- ЧТО НУЖНО СДЕЛАТЬ -
1/ Перечислите все, кем, по словам текста о Ворте, он стал первым.
2/ Объясните по тексту о Ворте, почему его называют отцом Высокой моды. Ответьте одним–тремя предложениями.

- ТЕКСТ ДЛЯ ЧТЕНИЯ -
◆ ◆ ◆ ◆

Можно было бы начать с того, что, как художника Франца Винтерхальтера, писавшего портреты цвета европейской аристократии середины XIX века называли «королём художников и художником королей», так и Чарльза Фредерика Ворта (в платьях от которого, заметим, дамы часто позировали Винтерхальтеру) можно было бы назвать «королём портных и портным королей». Но дело не в этом. И даже не в том, что он был очень талантливым человеком, создававшим настоящие шедевры. А в том, что он был… первым. Первым модельером. Первым дизайнером. Первым кутюрье. Все, кто работал до него, делали ту одежду, которую хотели клиенты. А Ворт стал первым, кто стал диктовать моду, кто стал задавать её направления, создавать собственные стили. Так родилась Высокая мода, а он стал её отцом.

◆ ◆ ◆ ◆

- РАЗДЕЛ ДАННЫХ -
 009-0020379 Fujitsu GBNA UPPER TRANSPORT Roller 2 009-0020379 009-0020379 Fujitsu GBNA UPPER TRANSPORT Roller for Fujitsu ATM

◆ ◆ ◆ ◆

- ОТВЕТЫ К ЗАДАНИЯМ -
1/ Модельером, дизайнером и кутюрье.

2/ До Ворта все шили ту одежду, которую хотели клиенты. Ворт первым стал диктовать моду, задавать её направления и создавать собственные стили. Так родилась Высокая мода.